DEC1 Das Double-Nickase-Plasmid (h) besteht aus einem aufeinander abgestimmten Plasmidpaar, das für die hochspezifische Bearbeitung des BHLHE40-Lokus in human-Zelllinien entwickelt wurde. Jedes Plasmid exprimiert eine Cas9-D10A-Nickase und eine spezifische sgRNA, die auf entgegengesetzte DNA-Stränge innerhalb von BHLHE40 abzielt. Wenn sie auf benachbarte Stellen auf entgegengesetzten DNA-Strängen gerichtet sind, erzeugen die beiden Nickasen versetzte Einzelstrang-Schnitte, die zusammen einen versetzten Doppelstrangbruch erzeugen, was eine koordinierte On-Target-Aktivität beider Guides erfordert. Der resultierende DNA-Bruch wird durch endogene zelluläre Reparaturwege behoben, meist durch nicht-homologe Endverknüpfung (NHEJ), was zu Insertionen oder Deletionen führt, die die BHLHE40-Funktion stören. Durch die Notwendigkeit einer doppelten sgRNA-Bindung am Zielort erhöht der Doppel-Nick-Ansatz die Spezifität der Bearbeitung und bietet eine komplementäre CRISPR-Strategie für Anwendungen, bei denen eine zusätzliche Kontrolle über die Zielgenauigkeit gewünscht ist.

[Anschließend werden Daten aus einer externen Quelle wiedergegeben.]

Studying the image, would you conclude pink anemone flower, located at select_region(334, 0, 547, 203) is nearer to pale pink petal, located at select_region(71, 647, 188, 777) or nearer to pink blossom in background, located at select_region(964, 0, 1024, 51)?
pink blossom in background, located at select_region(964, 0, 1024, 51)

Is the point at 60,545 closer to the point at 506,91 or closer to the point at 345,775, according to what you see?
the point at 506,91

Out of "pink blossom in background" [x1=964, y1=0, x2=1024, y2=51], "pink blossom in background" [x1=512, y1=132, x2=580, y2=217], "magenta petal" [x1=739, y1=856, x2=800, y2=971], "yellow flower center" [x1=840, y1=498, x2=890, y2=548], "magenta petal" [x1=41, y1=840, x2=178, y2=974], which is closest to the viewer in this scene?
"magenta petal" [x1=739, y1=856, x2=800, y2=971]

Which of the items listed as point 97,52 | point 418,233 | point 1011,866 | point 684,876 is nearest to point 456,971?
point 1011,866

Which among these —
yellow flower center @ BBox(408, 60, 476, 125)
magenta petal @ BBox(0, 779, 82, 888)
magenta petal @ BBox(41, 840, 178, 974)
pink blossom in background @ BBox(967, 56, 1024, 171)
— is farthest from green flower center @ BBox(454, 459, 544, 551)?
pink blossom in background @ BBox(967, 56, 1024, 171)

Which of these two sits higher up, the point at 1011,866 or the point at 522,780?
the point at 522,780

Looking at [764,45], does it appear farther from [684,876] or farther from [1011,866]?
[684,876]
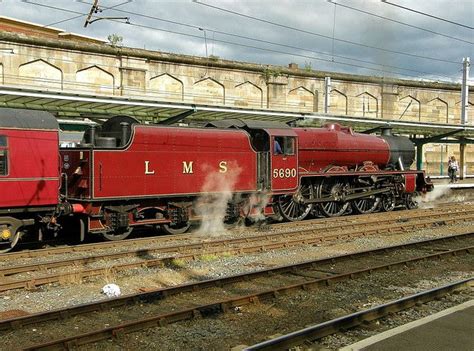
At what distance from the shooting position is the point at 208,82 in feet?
112

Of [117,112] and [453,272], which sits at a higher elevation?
[117,112]

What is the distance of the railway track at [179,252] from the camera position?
29.1 feet

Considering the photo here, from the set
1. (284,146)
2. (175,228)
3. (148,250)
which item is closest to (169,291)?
(148,250)

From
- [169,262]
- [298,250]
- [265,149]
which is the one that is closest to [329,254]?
[298,250]

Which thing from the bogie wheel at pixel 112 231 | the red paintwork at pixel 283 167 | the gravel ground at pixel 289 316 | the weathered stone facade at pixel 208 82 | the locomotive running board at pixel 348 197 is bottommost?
the gravel ground at pixel 289 316

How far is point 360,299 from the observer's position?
7.75 metres

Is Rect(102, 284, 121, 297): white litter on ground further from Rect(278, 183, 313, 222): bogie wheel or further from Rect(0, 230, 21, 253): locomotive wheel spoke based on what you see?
Rect(278, 183, 313, 222): bogie wheel

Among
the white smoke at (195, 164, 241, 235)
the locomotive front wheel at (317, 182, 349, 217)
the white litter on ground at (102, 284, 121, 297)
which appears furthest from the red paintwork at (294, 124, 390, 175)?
the white litter on ground at (102, 284, 121, 297)

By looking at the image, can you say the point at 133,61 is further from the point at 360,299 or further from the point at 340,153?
the point at 360,299

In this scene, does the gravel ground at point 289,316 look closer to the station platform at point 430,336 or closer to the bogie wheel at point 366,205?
the station platform at point 430,336

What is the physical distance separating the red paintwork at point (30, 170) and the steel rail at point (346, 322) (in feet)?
24.5

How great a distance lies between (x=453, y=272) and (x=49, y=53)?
2319cm

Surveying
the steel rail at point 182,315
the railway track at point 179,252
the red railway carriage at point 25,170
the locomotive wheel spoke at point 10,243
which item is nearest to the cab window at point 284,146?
the railway track at point 179,252

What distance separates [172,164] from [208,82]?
69.9 ft
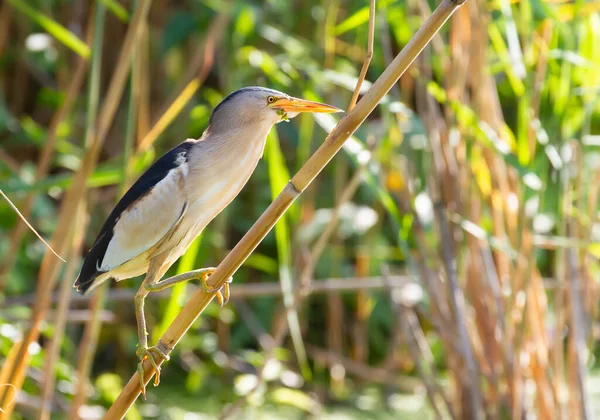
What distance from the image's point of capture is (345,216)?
2.62 m

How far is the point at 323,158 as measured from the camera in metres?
1.06

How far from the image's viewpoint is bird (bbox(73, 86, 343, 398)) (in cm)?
127

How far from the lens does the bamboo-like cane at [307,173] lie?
1009 mm

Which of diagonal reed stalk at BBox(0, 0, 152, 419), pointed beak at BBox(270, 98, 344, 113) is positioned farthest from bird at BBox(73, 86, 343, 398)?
diagonal reed stalk at BBox(0, 0, 152, 419)

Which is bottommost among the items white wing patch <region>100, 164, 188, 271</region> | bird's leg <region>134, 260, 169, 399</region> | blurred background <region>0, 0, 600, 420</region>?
bird's leg <region>134, 260, 169, 399</region>

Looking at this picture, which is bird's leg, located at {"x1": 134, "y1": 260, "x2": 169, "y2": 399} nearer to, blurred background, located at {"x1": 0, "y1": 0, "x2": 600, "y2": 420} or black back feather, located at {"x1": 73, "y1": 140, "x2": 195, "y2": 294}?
black back feather, located at {"x1": 73, "y1": 140, "x2": 195, "y2": 294}

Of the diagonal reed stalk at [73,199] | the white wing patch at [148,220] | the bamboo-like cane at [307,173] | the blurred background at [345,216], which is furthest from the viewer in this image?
the blurred background at [345,216]

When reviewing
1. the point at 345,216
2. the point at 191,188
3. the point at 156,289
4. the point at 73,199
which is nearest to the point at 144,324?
the point at 156,289

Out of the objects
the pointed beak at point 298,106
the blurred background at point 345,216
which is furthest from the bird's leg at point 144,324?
the pointed beak at point 298,106

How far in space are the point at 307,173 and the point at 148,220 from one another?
365 mm

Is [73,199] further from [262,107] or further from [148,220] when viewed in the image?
[262,107]

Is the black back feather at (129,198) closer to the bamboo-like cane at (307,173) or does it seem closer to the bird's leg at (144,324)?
the bird's leg at (144,324)

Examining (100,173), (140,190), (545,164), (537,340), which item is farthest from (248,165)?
(537,340)

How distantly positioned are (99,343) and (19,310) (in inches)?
25.5
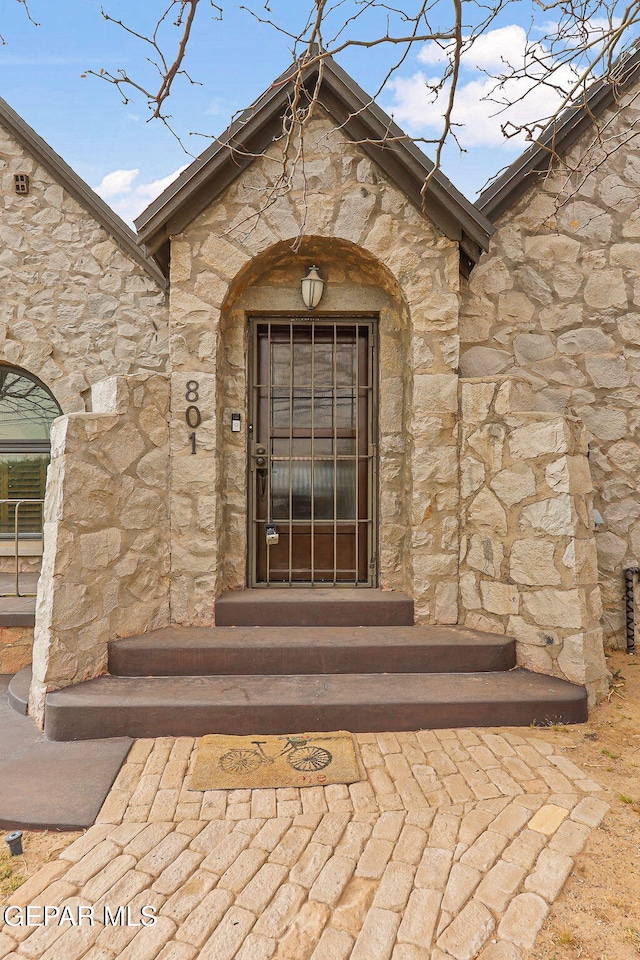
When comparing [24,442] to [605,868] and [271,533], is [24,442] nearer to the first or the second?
[271,533]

Um eine effiziente Identifizierung editierter Zellen zu unterstützen, kodiert ein Plasmid GFP zur fluoreszierenden Visualisierung transfizierter Populationen, während das Begleitplasmid ein Puromycin-Resistenzgen für die Antibiotika-Selektion trägt. Zusammen unterstützen diese Merkmale eine effiziente Anreicherung co-transfizierter Populationen und vereinfachen die Validierung von Klonen mit BHLHE40-Störung.
Nur für Forschungszwecke. Nicht für diagnostische oder therapeutische Zwecke bestimmt.